- [GIVEN PASSAGE]
-------------------------

Decibels are logarithmic units. ucon uses LogMap internally to handle the nonlinear conversion between linear and logarithmic scales.

Watts to dBm

Problem: Express common power levels in dBm (decibel-milliwatts). dBm = 10 * log10(P / 1 mW).

Python API

from ucon import units

# Key reference points
levels = [
    (1e-6, "1 uW (weak signal)"),
    (1e-3, "1 mW (0 dBm reference)"),
    (0.1,  "100 mW (WiFi router)"),
    (1.0,  "1 W (30 dBm)"),
    (100,  "100 W (FM broadcast)"),
]

for watts, description in levels:
    p = units.watt(watts)
    dbm = p.to(units.decibel_milliwatt)

-------------------------

- [INFORMATION SHOWN]
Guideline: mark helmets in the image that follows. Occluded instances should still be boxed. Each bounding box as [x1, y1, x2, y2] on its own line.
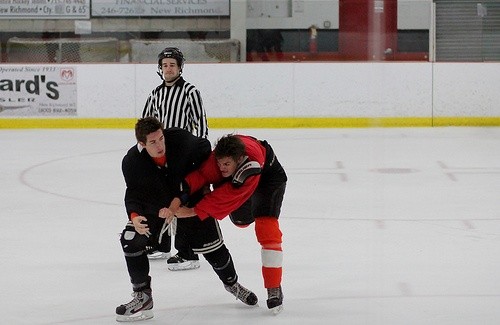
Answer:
[158, 47, 185, 66]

-------------------------

Reproduce word for word the stretch from "Decibels are logarithmic" through "log10(P / 1 mW)." in the decibel conversion text above.

Decibels are logarithmic units. ucon uses LogMap internally to handle the nonlinear conversion between linear and logarithmic scales.

Watts to dBm

Problem: Express common power levels in dBm (decibel-milliwatts). dBm = 10 * log10(P / 1 mW).